Gryffie got his BH last week, at just under 16 months of age. He nailed all the excercises and his heeling through the group was awesome!!

So this weekend we had a three day training seminar with Ralph Gilby, multiple times Canadian Schutzhund Championship winner, multi WUSV competitor, 2008 Masters Tournament High-in-Tracking winner. We have had him in for seminars before, and always enjoy his mentorship and encouragement. 

He was pretty impressed with Gryffon!! He loved how balance his drives were, how hard he hit, how full he bit, how serious his defense, how happy his obedience.

After one protection excercise, I asked him if he was looking for something in particular: 

"Yes I am," he said, "I'm looking for a way to take him back with me to Vancouver"! (Ha!! Like that would happen!) 

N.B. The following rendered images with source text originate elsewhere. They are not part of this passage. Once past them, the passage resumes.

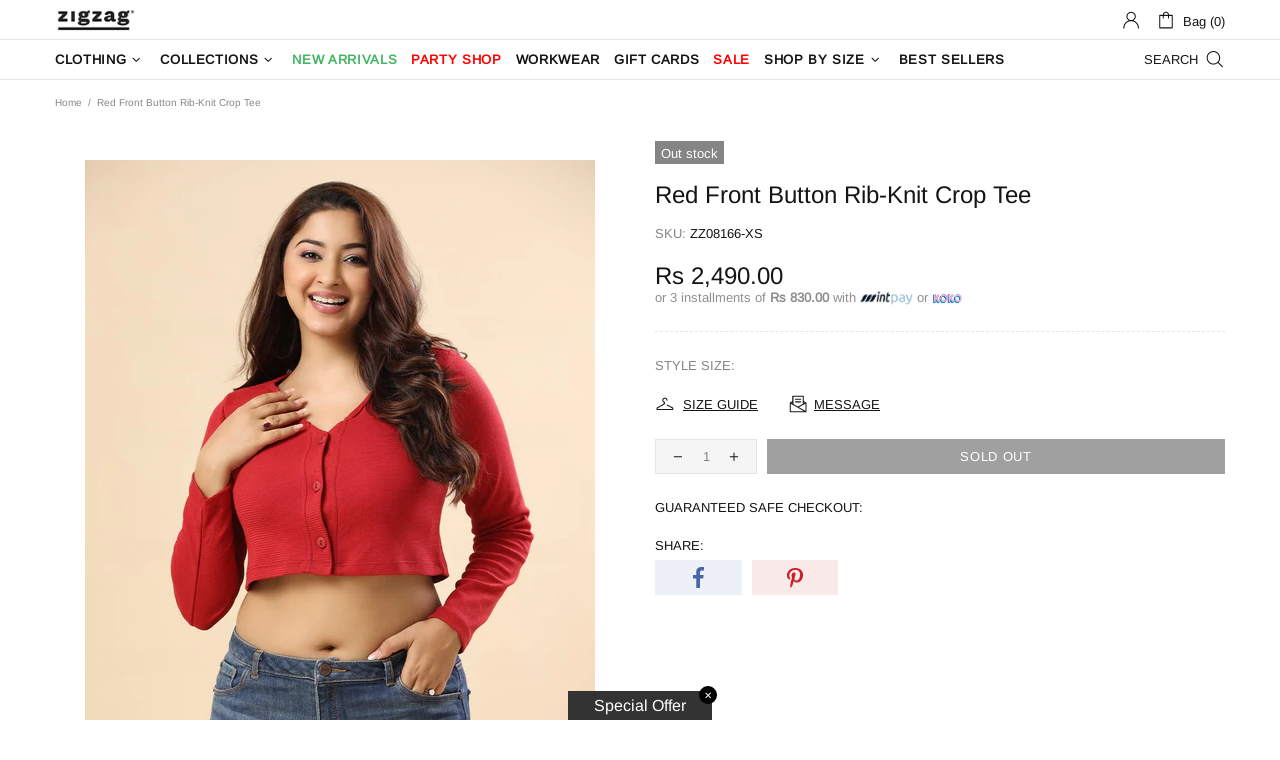

--- FILE ---
content_type: application/javascript
request_url: https://play.gotolstoy.com/widget-v2/f34c759a44/on-you-controller.B0ryazIn.js
body_size: 1487
content:
var Q=Object.defineProperty;var w=Object.getOwnPropertySymbols;var V=Object.prototype.hasOwnProperty,z=Object.prototype.propertyIsEnumerable;var N=(o,e,r)=>e in o?Q(o,e,{enumerable:!0,configurable:!0,writable:!0,value:r}):o[e]=r,O=(o,e)=>{for(var r in e||(e={}))V.call(e,r)&&N(o,r,e[r]);if(w)for(var r of w(e))z.call(e,r)&&N(o,r,e[r]);return o};var U=(o,e,r)=>new Promise((p,u)=>{var T=n=>{try{S(r.next(n))}catch(d){u(d)}},A=n=>{try{S(r.throw(n))}catch(d){u(d)}},S=n=>n.done?p(n.value):Promise.resolve(n.value).then(T,A);S((r=r.apply(o,e)).next())});import{D as t,c,_ as E,W as $}from"./widget-loader.DbJeVQ2_.js";import{a as j}from"./base-analytics.types.CCUPz0q6.js";import{p as q,g as J}from"./preload.utils.DpjBgsNh.js";import{b as i}from"./widget.utils.BbbW9DGR.js";import{R as L,A as X,D as Z,S as oo,P as to}from"../widget.onyou.js";import{O as h}from"./font.utils.DOjCVxNs.js";import"./vendor.DgtGG_aR.js";import"./tapcart-api.service.CQfDZIHv.js";import"./events.constants.BOrB5rLf.js";import"./render.utils.CIPbGU6A.js";import"./ui.constants.Defd7Z6n.js";const ro="./styles/on-you.css",io="",eo={flexGrow:1},so={width:"100%"},Io=o=>U(void 0,null,function*(){var g,f;h.log("Init on you frameless");const e=i(o,t.APP_URL),r=i(o,t.PRODUCT_ID),p=i(o,t.URL)||`${window.location.origin}${window.location.pathname}`,u=i(o,t.URL_WITH_QUERY_PARAMS)||window.location.href,T=i(o,t.ALWAYS_MOBILE),A=i(o,t.HIDE_GOOGLE_SIGNIN),S=i(o,t.HIDE_EMAIL_OTP_SIGNIN),n=i(o,t.OPEN_IN_NEW_WINDOW),d=i(o,t.FULLSCREEN_MODE),I=i(o,t.SIGNED_IN_TO_SHOPIFY),P=i(o,t.TAPCART_APP_ID),R=i(o,t.TAPCART_CUSTOMER_ACCESS_TOKEN),m=i(o,t.HARD_RESET),D=i(o,t.TOLSTOY_ANONYMOUS_ID),y=i(o,t.MODE),C=i(o,t.TOLSTOY_STORIES),Y=i(o,t.IS_TOLSTOY_BLOCK);if(!e||!r){o.setAttribute(t.STATUS,c.FAILED);return}const{authToken:W,autoOpen:b}=L.extractGoogleAuthData(u),v=L.isNewFeaturePreview(u);try{q(J(ro));const s=yield X.getConfig({appUrl:e,productId:r});if(!s||s.disabled){o.setAttribute(t.STATUS,c.FAILED);return}if(s.outOfCredits&&C!=="true"&&Y!=="true"){o.setAttribute(t.STATUS,c.UNPAID);return}if((g=s.hideOnYouByProductIds)!=null&&g.includes(r)||(f=s.hideOnYouByProductUrls)!=null&&f.some(_=>p.includes(_))||!s.showWidget){o.setAttribute(t.STATUS,c.INACTIVE);return}const[{default:F},{default:M},{default:G}]=yield Promise.all([E(()=>import("./on-you-widget.BsDJocKD.js"),[]),E(()=>import("./render.utils.CIPbGU6A.js").then(_=>_.a),[]),E(()=>import("./on-you.ChWHcKqG.js"),[])]),k=(_,H)=>{const a=O({},Z);H==="beauty"&&(a.silhouetteSettings={type:oo.CLOSE_EYES_WOMAN,customUrl:""},a.previewSettings={type:to.WOMAN_FACE,customUrl:""},a.uploadButtonText="Upload your selfie",a.uploadPrompt1="See how every shade looks on you",a.uploadPrompt2="Find your perfect match for every product",a.disableSizing=!0);for(const[K,l]of Object.entries(_))l!=null&&(a[K]=l);return a},x=window.location.hostname!=="play.gotolstoy.com"&&!window.location.href.includes("index.onyou-fullscreen")&&!window.location.href.includes("index.onyou-modalonly"),B={context:{url:p,urlWithQueryParams:u,appUrl:e,productId:r,appKey:s.appKey,owner:s.userId,tolstoyAnonymousId:D||j.getAndSetAnonymousId(),hideGoogleSignin:A==="true",hideEmailOtpSignin:S==="true",openInNewWindow:n==="true",fullscreenMode:d==="true",alwaysMobile:T==="true",signedInToShopify:I==="true",installedOnShopify:!!I,tapcartAppId:P||void 0,tapcartCustomerAccessToken:R||void 0,autoOpenFromQuery:b,authTokenFromQuery:W,widgetSettings:k(s.widgetSettings||{},y),brandLogoUrl:s.brandLogoUrl,hardReset:m==="true",newFeaturePreview:v,isPreview:!1,isFromShopify:x,onyouMode:y},preloadedStyles:G};M(F,O({element:o,containerClasses:io,containerStyles:d==="true"?so:eo,widgetKey:$.ON_YOU},B)),o.setAttribute(t.STATUS,c.SUCCESS)}catch(s){o.setAttribute(t.STATUS,c.FAILED),h.error("Error initializing widget",s,{})}});export{io as ON_YOU_CONTAINER_CLASSES,eo as ON_YOU_CONTAINER_STYLES,so as ON_YOU_CONTAINER_STYLES_FULLSCREEN,ro as ON_YOU_STYLE_PATH,Io as default};
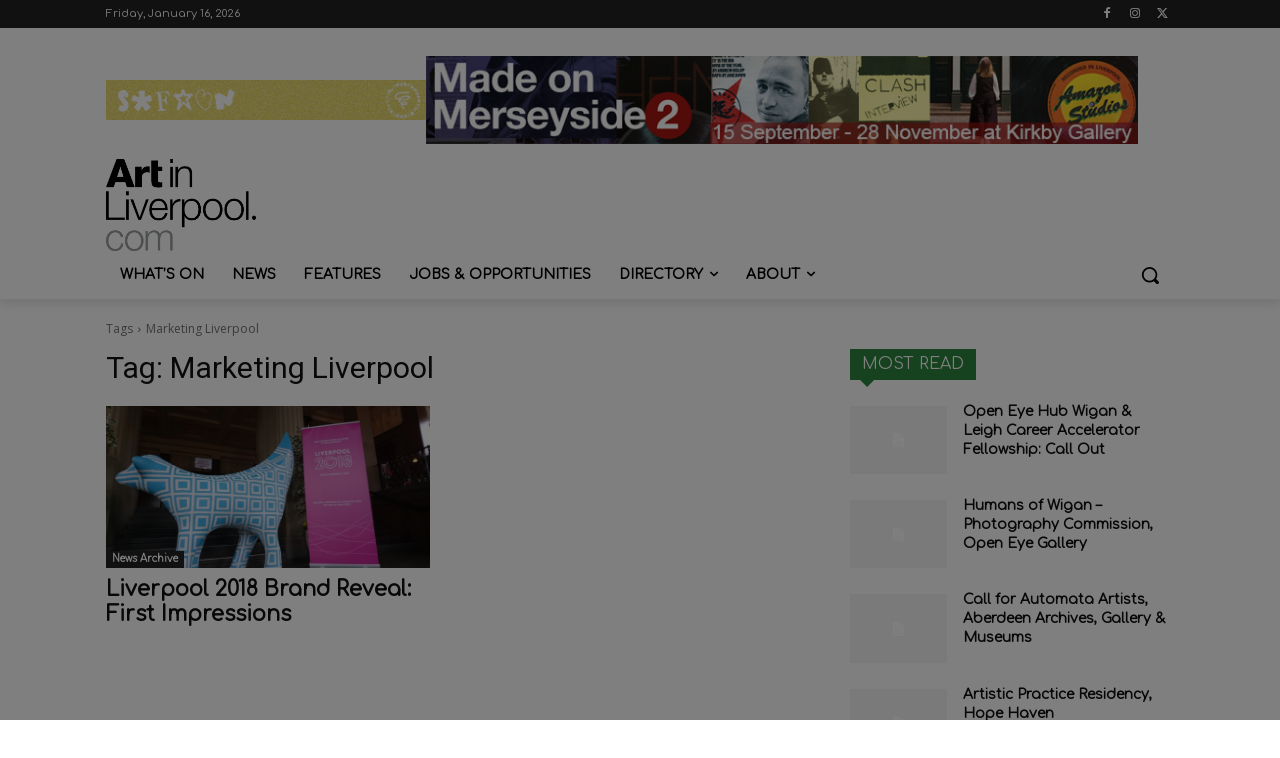

--- FILE ---
content_type: text/plain
request_url: https://www.google-analytics.com/j/collect?v=1&_v=j102&a=1330667384&t=pageview&_s=1&dl=https%3A%2F%2Fwww.artinliverpool.com%2Ftag%2Fmarketing-liverpool%2F&ul=en-us%40posix&dt=Marketing%20Liverpool%20-%20Art%20in%20Liverpool&sr=1280x720&vp=1280x720&_u=IEBAAEABAAAAACAAI~&jid=1418867086&gjid=2084807118&cid=665278303.1768524219&tid=UA-54817-1&_gid=1418153093.1768524219&_r=1&_slc=1&z=460456433
body_size: -452
content:
2,cG-WYMVXSFS53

Training this year is going to be so much FUN!!!


----------



## MaggieRoseLee (Aug 17, 2001)

What a great time you must have had! Proud mom!


----------



## onyx'girl (May 18, 2007)

You better keep a close eye on your boy!!
This Summer has started off wonderfully for you, can't wait to hear what the Autumn brings!!


----------



## Zarr (Feb 28, 2010)

Congrats! Great news.


----------



## EchoGSD (Mar 12, 2010)

Sounds like you had an awesome day!! Congratulations!!


----------



## McSos88 (Jun 2, 2010)

That's awesome! Congrats!! =)


----------



## G-burg (Nov 10, 2002)

How cool is that!! It's nice when people take notice.. 

Good boy Gryffie!!


----------



## Castlemaid (Jun 29, 2006)

Thanks everyone! Jane, no more plans for any events or trials this year, but looking forward to posting more Gryffie brags come next summer. 

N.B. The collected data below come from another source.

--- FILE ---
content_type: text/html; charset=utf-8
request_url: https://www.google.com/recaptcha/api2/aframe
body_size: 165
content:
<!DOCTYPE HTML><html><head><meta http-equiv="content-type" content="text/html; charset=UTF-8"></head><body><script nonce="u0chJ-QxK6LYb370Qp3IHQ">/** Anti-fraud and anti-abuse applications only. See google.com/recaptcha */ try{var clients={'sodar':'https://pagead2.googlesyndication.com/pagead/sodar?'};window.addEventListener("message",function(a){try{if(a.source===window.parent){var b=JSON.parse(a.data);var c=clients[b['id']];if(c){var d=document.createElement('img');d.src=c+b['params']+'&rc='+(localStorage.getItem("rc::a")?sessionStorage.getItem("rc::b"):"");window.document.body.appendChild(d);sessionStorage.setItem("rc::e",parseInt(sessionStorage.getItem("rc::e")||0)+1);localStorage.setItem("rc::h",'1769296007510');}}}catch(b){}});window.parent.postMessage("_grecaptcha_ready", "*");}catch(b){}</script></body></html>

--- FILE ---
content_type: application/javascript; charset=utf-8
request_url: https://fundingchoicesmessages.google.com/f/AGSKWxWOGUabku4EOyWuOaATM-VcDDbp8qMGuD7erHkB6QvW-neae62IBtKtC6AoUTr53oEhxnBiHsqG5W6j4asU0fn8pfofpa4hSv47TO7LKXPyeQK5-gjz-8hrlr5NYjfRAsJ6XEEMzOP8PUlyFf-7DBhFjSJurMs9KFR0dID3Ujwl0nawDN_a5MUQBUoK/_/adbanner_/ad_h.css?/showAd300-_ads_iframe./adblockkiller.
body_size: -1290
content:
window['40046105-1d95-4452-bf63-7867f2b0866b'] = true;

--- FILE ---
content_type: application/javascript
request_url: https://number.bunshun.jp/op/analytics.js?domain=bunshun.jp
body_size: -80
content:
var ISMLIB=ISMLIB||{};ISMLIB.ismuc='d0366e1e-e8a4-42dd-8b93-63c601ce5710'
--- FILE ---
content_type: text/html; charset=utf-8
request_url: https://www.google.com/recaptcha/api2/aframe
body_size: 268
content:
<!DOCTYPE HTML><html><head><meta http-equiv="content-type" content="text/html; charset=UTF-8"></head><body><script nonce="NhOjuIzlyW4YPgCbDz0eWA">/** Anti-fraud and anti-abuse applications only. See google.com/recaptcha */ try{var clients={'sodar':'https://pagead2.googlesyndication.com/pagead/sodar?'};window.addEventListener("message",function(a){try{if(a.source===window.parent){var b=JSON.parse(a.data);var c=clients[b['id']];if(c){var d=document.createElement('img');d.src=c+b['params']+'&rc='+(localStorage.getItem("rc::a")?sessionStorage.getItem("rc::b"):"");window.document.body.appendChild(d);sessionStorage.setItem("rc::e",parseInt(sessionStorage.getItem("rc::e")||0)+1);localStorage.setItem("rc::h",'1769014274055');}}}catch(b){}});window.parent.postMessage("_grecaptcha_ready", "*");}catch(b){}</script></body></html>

In the meantime, I just enjoy my cuddlebunny doofus - pretty impressive to see how much inner strength and courage he has at core. And I love it that he goes from mothering the cats at home, to cuddling on the bed, to the training field and opening up what he has inside and showing that he has strength and courage to rival some of the best GSD's on the planet, but still such a puppy in so many ways.


----------



## GSDBESTK9 (Mar 26, 2002)

Congrats on your BH!!!


----------